Endoscopy 2011; 43 - A132
DOI: 10.1055/s-0031-1292203

The learning curve for EUS-guided drainage of symptomatic intraabdominal collections: experience of a single endoscopist in a general hospital

Ang Tiing Leong 1
  • 1Department of Gastroenterology, Changi General Hospital, Singapore

Introduction and aim: EUS-guided drainage is now an established treatment modality for symptomatic intraabdominal fluid collections. There is a lack of data on the learning curve required to master this technique. This study evaluated the efficacy and safety of EUS-guided drainage of intraabdominal fluid collections in relation to the experience of a single endoscopist. Methods: The clinical data of consecutive patients with symptomatic intraabdominal fluid collections referred for endoscopic drainage during the period from December 2006 to August 2010 were maintained in a prospective database and reviewed. All procedures were performed by a single endoscopist (ATL) trained in ERCP and EUS/EUSFNA who observed but did not have any hands-on training in EUS-guided drainage during his fellowship.

Results: A total of 18 patients (mean age: 54 years, range: 23 - 81; 50% male) were referred for endoscopic drainage (mean of 1 case every 3 months).
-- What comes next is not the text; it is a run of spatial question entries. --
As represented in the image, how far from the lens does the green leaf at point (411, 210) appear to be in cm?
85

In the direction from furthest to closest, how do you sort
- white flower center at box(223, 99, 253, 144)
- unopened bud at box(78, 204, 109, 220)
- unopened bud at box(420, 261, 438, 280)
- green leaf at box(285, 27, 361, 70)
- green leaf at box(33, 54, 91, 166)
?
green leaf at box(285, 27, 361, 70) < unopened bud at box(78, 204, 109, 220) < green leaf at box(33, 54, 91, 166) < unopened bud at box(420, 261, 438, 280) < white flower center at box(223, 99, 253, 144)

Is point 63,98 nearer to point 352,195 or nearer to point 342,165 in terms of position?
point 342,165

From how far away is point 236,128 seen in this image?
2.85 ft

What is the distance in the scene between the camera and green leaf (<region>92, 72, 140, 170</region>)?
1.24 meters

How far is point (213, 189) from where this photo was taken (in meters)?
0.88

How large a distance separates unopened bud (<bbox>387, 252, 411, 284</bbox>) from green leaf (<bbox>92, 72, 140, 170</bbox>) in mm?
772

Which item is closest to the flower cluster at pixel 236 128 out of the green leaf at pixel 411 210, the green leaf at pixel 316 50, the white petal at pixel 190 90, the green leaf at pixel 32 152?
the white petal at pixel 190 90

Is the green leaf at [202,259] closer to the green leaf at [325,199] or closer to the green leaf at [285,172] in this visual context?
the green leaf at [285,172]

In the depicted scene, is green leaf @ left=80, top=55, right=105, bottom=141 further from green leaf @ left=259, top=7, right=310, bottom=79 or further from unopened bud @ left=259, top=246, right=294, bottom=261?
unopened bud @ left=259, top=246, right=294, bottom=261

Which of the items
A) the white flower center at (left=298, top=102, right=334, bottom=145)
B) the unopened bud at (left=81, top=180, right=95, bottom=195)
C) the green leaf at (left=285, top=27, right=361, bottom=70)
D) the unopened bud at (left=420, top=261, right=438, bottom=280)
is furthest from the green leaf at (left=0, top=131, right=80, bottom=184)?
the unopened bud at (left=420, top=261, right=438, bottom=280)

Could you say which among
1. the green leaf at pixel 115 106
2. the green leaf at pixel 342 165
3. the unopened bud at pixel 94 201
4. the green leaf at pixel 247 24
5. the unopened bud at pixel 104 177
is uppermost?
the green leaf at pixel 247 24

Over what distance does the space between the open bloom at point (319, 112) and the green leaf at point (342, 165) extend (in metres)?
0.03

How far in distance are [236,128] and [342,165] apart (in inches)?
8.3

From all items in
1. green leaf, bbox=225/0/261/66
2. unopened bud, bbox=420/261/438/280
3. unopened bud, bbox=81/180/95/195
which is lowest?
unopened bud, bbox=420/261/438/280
The indications were: symptomatic pseudocysts (5); pancreatic abscess (7); infected walled off pancreatic necrosis (4); walled off peripancreatic abscess following liver abscess rupture (1); rectal abscess (1). The mean size of the collection was 10cm (range: 4.2 - 17.2). EUS-guided transenteric drainage with double pigtail stents was performed in 16 patients, while a patient with 4.2cm pseudocyst and another with 5.4cm peri-rectal abscess were treated with EUS-guided aspiration using a 19 gauge needle alone. Immediate procedural success was achieved in all patients. Adjunctive endoscopic necrosectomy was required and performed in 6 patients (4 with walled off necrosis and 2 with pancreatic abscesses) successfully. The first patient in the series developed asymptomatic pneumoperitoneum after transenteric stenting that was treated conservatively while the third developed bleeding after balloon dilatation of the puncture tract that required blood transfusion. No other complications occurred. Pancreatic duct stenting to treat pancreatic duct disruption was required in 11 patients and performed successfully. Apart from 2 patients yet to return for review, among patients who completed treatment, over a mean follow period of 420 days, no recurrence occurred.

Conclusion: EUS-guided drainage of symptomatic intraabdominal fluid collections may be safely performed by an endoscopist trained in both ERCP and EUSFNA following a period of observation without hands-on training.